People swerve around her and a large group spills out of the bookstore, bags in each of their hands. I want to know what’sdisplayed in the window because Adeline lifts her hand, her fingertips grazing the glass before she drops it.
It’s like she glitches, the way she steps back and pushes her hair off her face. Her movements aren’t shaky, but they’re robotic, adding to my worry.
She turns and walks away and for a second I think of a little kid walking all alone.
“Ads,” I call after her, but the pitch isn’t loud enough to be heard.
Elijah pushes a strand of hair out of my face, forcing my attention away. “You don’t know that it’s anything bad.”
He’s right. The bookstore is gorgeous and getting a far-off look isn’t grounds for immediate concern. But the worry doesn’t fully subside.
After a few frozen moments, I link my elbow through his, pressing into his side. “Hey, Elijah.”
“Yes?”
“Um, you know don’t you, that most boyfriends buy their girlfriends books.”
He laughs. “Come on you insatiable thing.”
It’s the truest nickname he’s called me yet.
CHAPTER 16
Elijah
Leopold is turning into a nuisance.
He’s dreaming if he believes he’ll own Leonora one day. But what really irks me is the constant fright she’s in.

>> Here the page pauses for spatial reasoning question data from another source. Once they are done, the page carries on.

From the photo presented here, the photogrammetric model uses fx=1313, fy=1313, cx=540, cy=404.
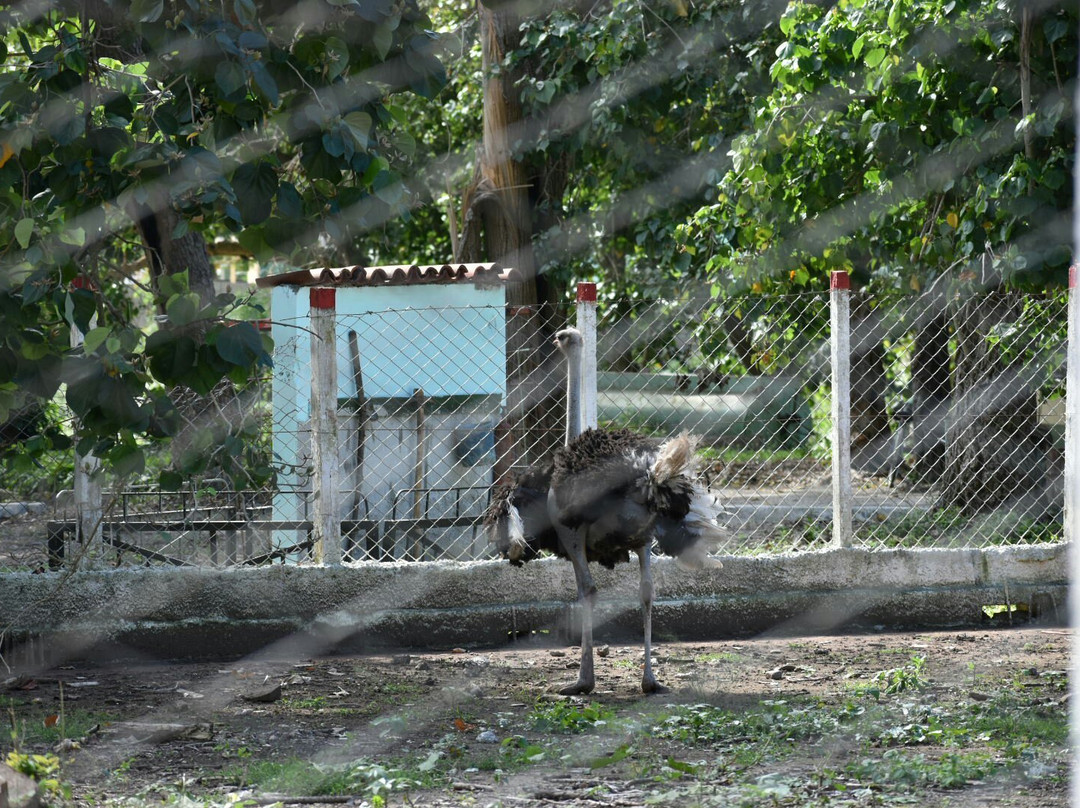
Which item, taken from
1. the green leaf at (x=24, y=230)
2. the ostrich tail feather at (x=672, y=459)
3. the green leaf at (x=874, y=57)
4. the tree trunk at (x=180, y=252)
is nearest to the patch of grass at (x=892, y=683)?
the ostrich tail feather at (x=672, y=459)

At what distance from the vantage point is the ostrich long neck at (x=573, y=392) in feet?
20.1

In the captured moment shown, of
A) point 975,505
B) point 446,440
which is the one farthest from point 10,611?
point 975,505

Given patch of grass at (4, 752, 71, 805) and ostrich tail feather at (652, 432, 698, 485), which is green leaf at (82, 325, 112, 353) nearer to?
patch of grass at (4, 752, 71, 805)

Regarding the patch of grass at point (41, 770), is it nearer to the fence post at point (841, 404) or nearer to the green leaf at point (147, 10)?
the green leaf at point (147, 10)

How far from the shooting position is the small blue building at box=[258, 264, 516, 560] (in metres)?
7.59

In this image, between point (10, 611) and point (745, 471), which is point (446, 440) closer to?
point (10, 611)

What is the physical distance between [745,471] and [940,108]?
4.65 m

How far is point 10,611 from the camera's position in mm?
6520

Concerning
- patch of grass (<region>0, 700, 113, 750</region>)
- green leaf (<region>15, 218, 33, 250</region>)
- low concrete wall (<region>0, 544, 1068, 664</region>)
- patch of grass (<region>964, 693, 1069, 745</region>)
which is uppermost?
green leaf (<region>15, 218, 33, 250</region>)

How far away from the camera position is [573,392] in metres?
6.22

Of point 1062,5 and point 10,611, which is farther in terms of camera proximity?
point 1062,5

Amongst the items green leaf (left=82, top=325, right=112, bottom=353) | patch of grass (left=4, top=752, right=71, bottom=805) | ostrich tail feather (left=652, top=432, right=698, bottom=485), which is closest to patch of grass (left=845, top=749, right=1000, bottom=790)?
ostrich tail feather (left=652, top=432, right=698, bottom=485)

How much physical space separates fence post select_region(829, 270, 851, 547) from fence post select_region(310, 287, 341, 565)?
2.73m

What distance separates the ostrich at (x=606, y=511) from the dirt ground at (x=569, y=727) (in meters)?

The bastard will end up dead and buried eventually, but in the meantime, Uncle Dima continues to put out feelers, while I do everything I can to pull Leonora closer to me.
It’s up to me to keep her safe. To show the bastard he’s coming after what’s mine.
Most men would drop it immediately, but Leopold wants to play.
Fine. It’s been a while since I’ve had the thrill of a game and better yet, this one brings Leonora nearer.
It’s something that should’ve happened years ago.
If it weren’t for some stupid steak knife, an overbearing mother, and the fact that Leonora continually scuttles into the shadows, she would’ve been mine years ago.
I don’t say it lightly and I don’t say it because I want what I can’t have.
Leonora is mine.
I claimed her years ago, when I recognized that she alongside my brothers, are the only company I could stand. She’s notannoying like her sisters. And even as a kid, she never grew offended at the blank masks I wore.
After the accident, and when her family kept her away, I realized I missed her presence. For years when I stepped closer to her either someone blocked my path or she dodged me.
This Leopold, damned as he may be, did me a favor by delivering her to my doorstep.
And then when I woke up to her hand around my cock, I decided she’d never leave.
But despite exploding on my tongue, she remains shy. I went to lunch with her on Friday and bought her a load of books after we saw her sister acting strangely.
She refused to come to me over the weekend. The hiding’s going to get on my ever last nerve.
And she refused to sleep over tonight, but she did arrive for dinner. I’m chopping vegetables, while she perches on a barstool. A basketball game plays in the background and Albert hovers, hoping for scraps.